Pour ma part j’ai bien compris le message qui a été asséné dans certains groupes de travail des Etats Généraux :  » ce ne sont pas les Etats Généraux des travailleurs sociaux, mais les Etats Généraux du travail social »  a t il été répété à plusieurs reprises En filigrane de ce message, j’en ai compris : « travailleurs sociaux, vous êtes des « exécutants » des politiques sociale, laissez les « grandes personnes », faire leur travail et penser sur ce ce que doivent être vos missions.  Je sais, en écrivant cela, que je caricature et force le trait mais que voulez vous, ça déborde  après ce que j’ai pu entendre…

Enfin je n’aborderais pas ici la question des moyens, des conditions de travail qui souvent se dégradent au point que l’on a l’impression que c’était tellement mieux par le passé.

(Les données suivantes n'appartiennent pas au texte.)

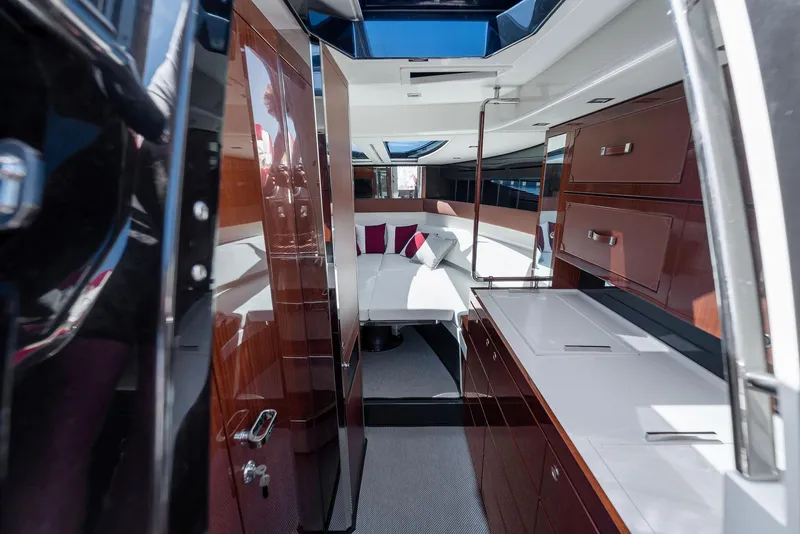 Slide: The Image of Interior of 2022 Riva 38 Rivamare yacht with modern kitchen and seating area. - 30
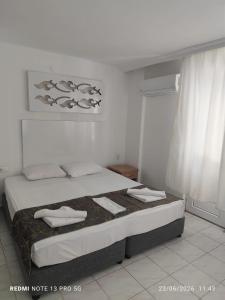 a bedroom with a bed with towels on it at Blue Garden Family Side in Side +10 photos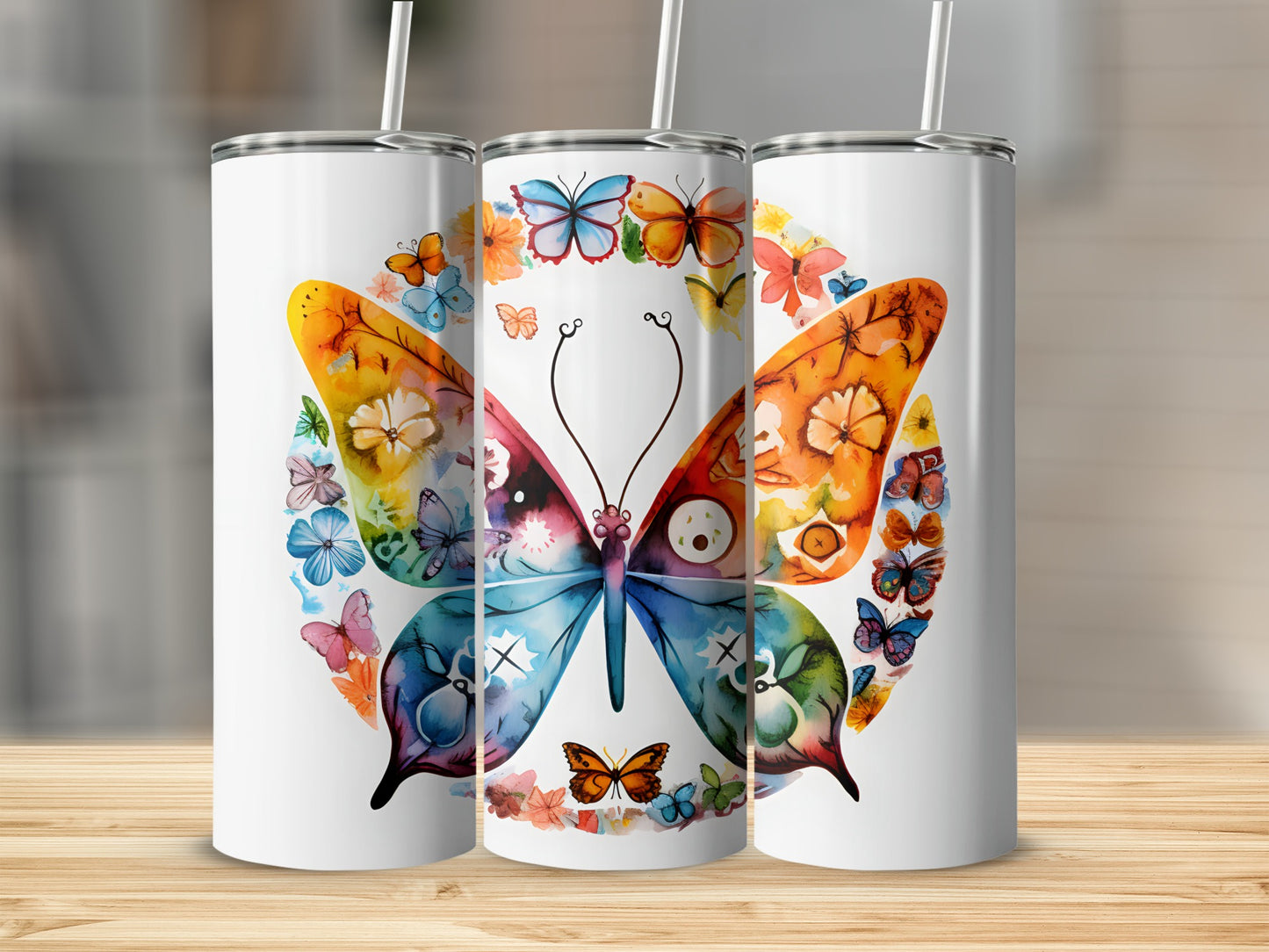 Three white tumblers featuring a colorful watercolor butterfly design.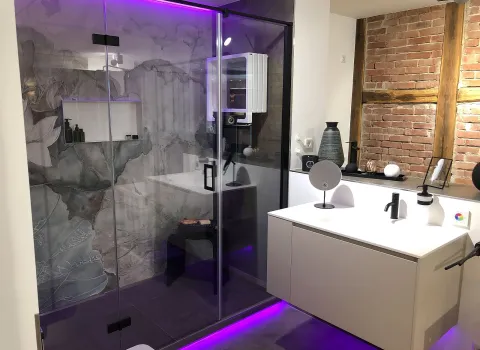 Ein modernes Badezimmer mit floraler Duschwand, sichtbarer Backsteinwand, stilvoller Beleuchtung und einem schwebenden Waschtisch.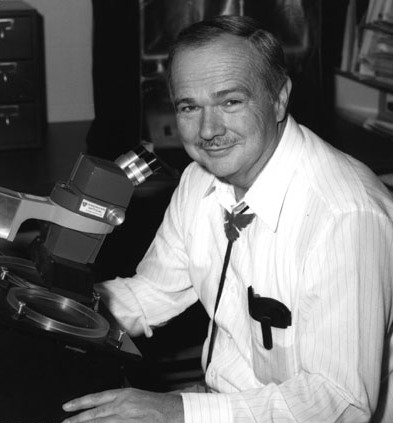 Eugene Shoemaker (1928-1997), pioner en la investigació dels cràter d'impacte, aquí amb un microscopi cristal·logràfic que s'utilitza per examinar els meteorits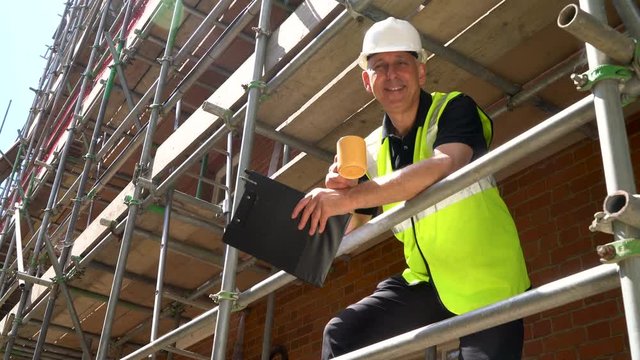 Male builder foreman, surveyor, worker or architect working on construction building site standing on scaffolding with a clipboard and drinking mug of tea or coffee
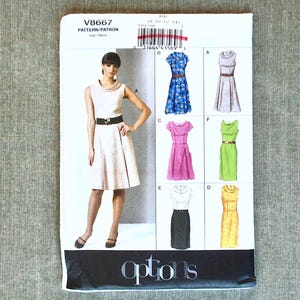 May include: A sewing pattern titled V8667, featuring a woman modeling a dress with a wide belt. The pattern includes illustrations of various dress styles in different colors. The word "options" is printed at the bottom.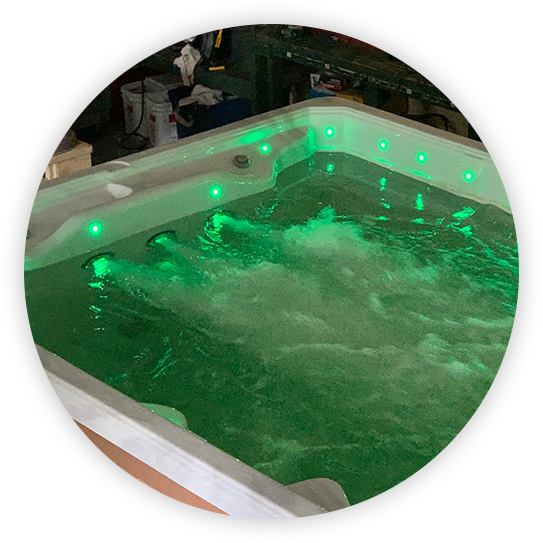 Lit hot tub with green lights and bubbling water.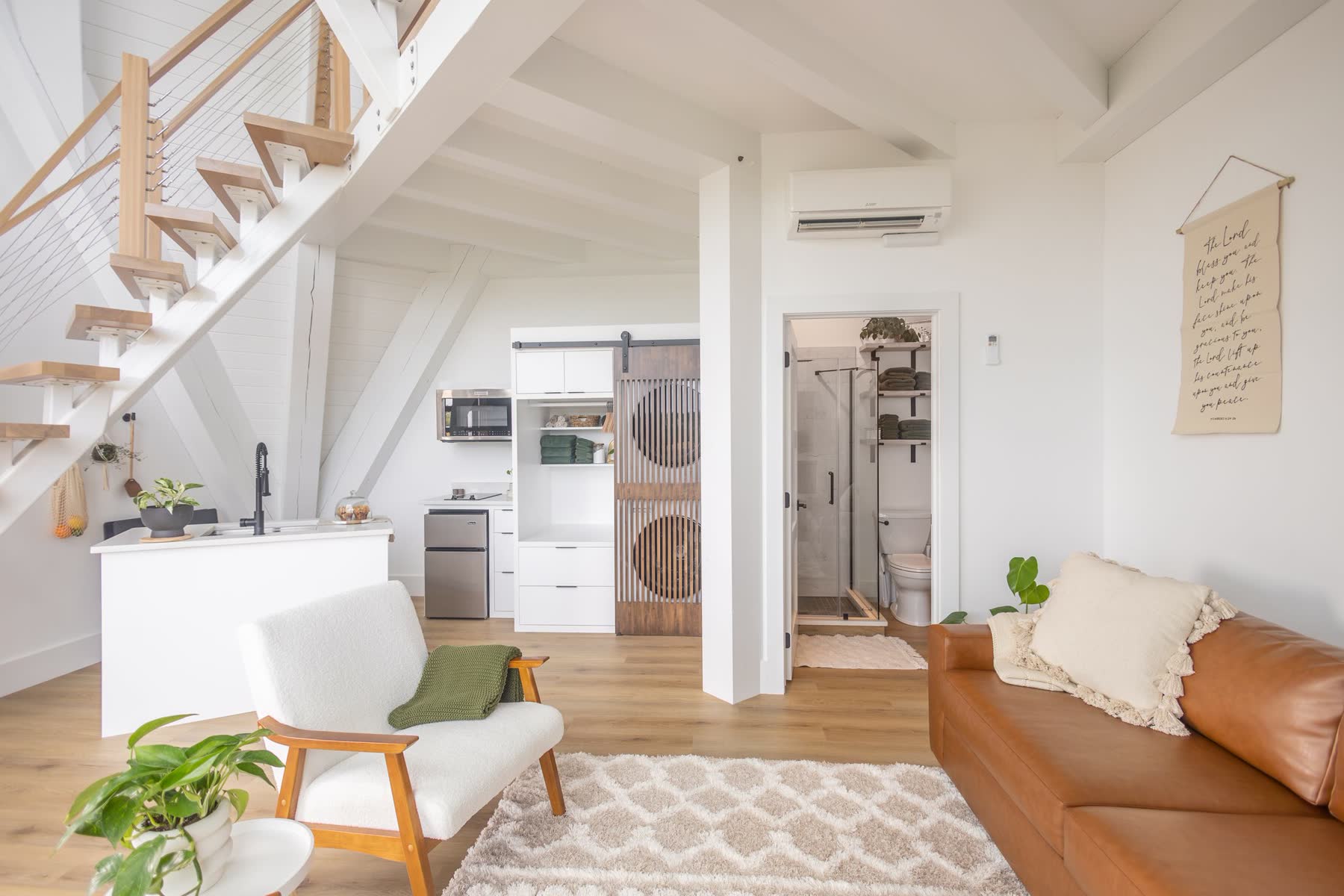 Open loft kitchenette and living space in an A-frame rental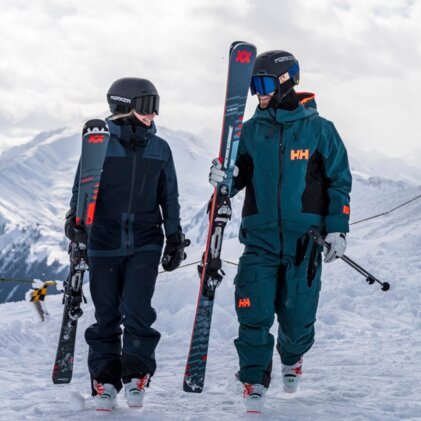 Zwei Skifahrer in Helmen und Skibrillen gehen nebeneinander durch tiefen Schnee, tragen jeweils Skier und Winterbekleidung (sichtbares HH‑Logo); verschneite Berglandschaft im Hintergrund. | © INTERSPORT International Corporation GmbH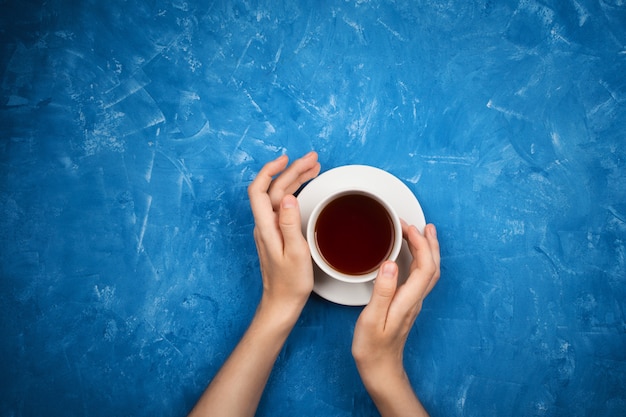 Manos de mujer sobre fondo de cemento azul con taza de té negro, flatlay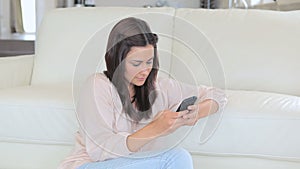 Video of brunette woman texting with her mobile phone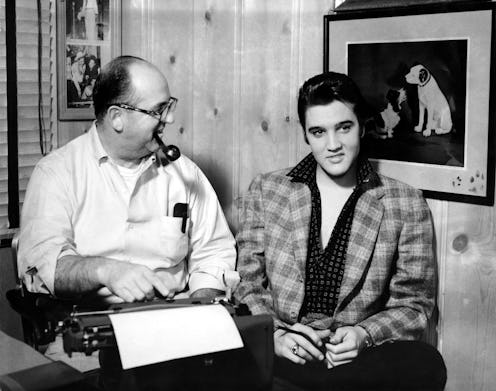MEMPHIS, TN - CIRCA 1956:  Singer Elvis Presley and his manager Colonel Tom Parker sit at a typewrit...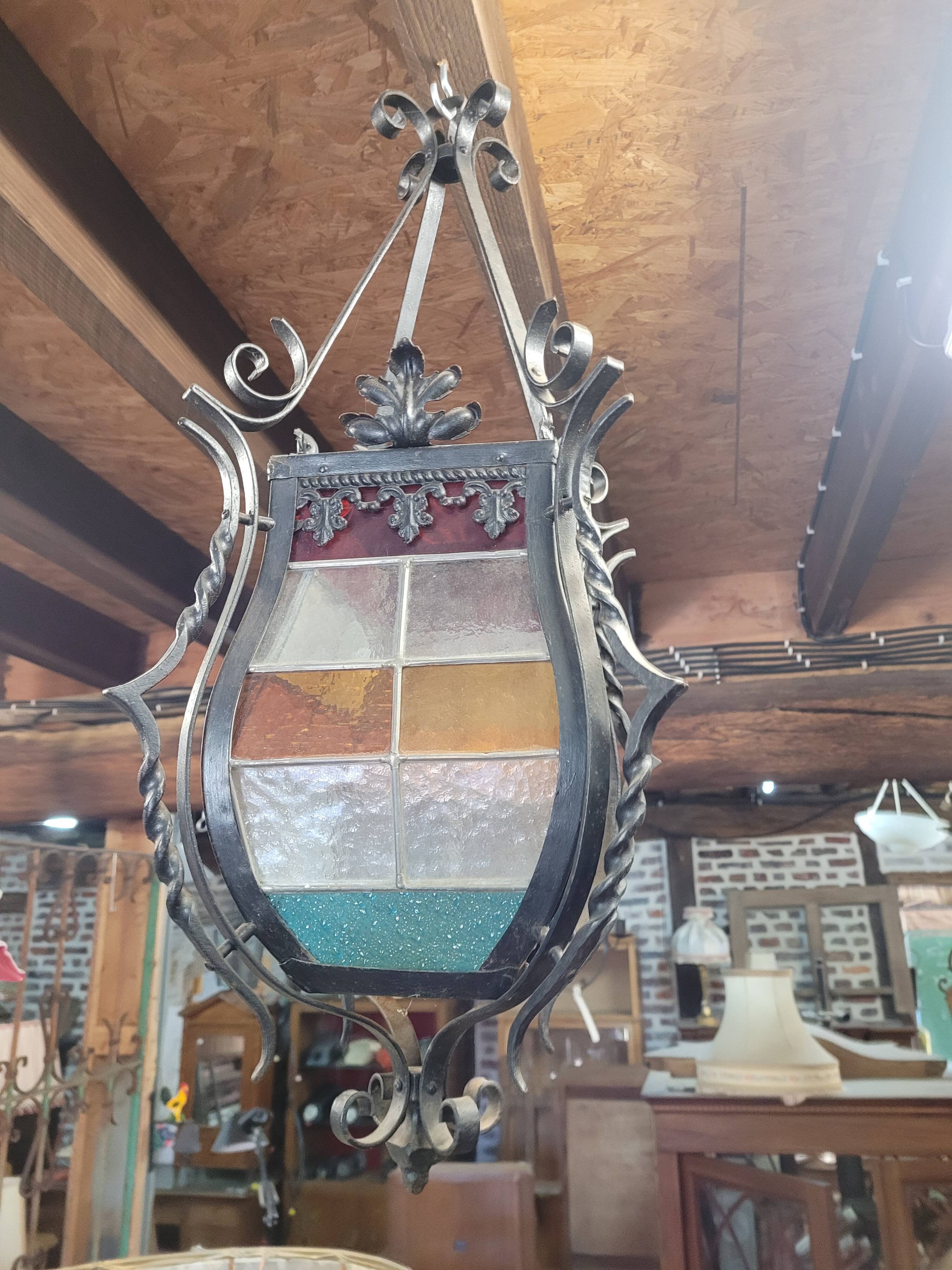 Wrought iron lantern with stained glass windows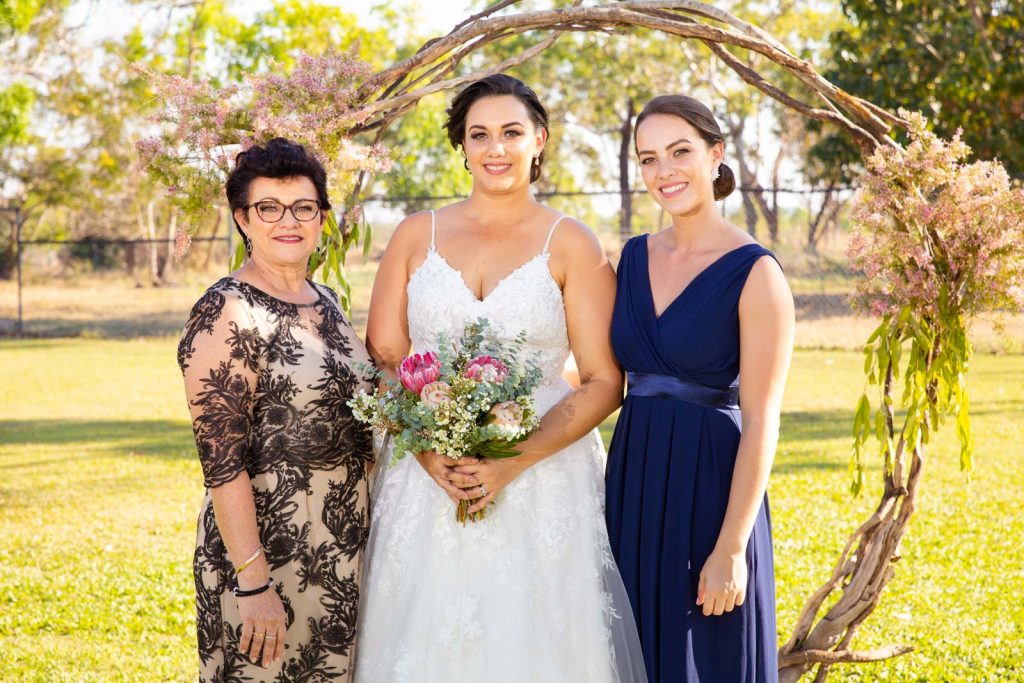 Bride poses at wedding arch with family.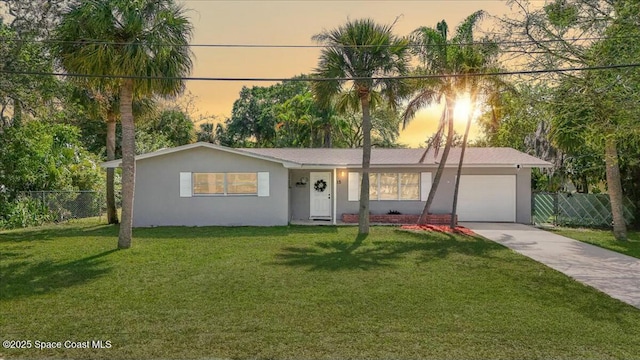 single story home with stucco siding, a front lawn, fence, concrete driveway, and an attached garage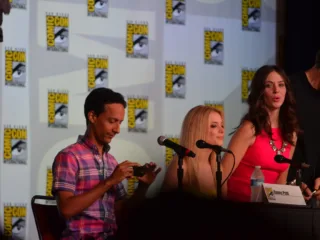 Gillian Jacobs in the centre with Danny Pudi on the left and Alison Brie on the right at a 2012 Comic-Con panel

Ne pas prendre en compte la qualité et le besoin de locaux adaptés à l’accueil et à l’accompagnement ni a la sécurité de chacun doit aussi nous questionner. Et ce ne sont pas les digicodes et les caméras de surveillance qui régleront le problème bien au contraire. Il y aurait là aussi beaucoup à comprendre de la reconnaissance de nos professions au regard des locaux qui nous sont alloués.

Au final, nous avons  multiplié les procédures, les démarche qualités, les protocoles de travail, les chartes de bonnes pratiques au point  que nous en avons oublié l’essentiel que m’a résumé une collègue cet après midi :  » Etre travailleur social, ce n’est pas une procédure, c’est une posture »  J’ai la faiblesse de penser qu’elle a bien raison.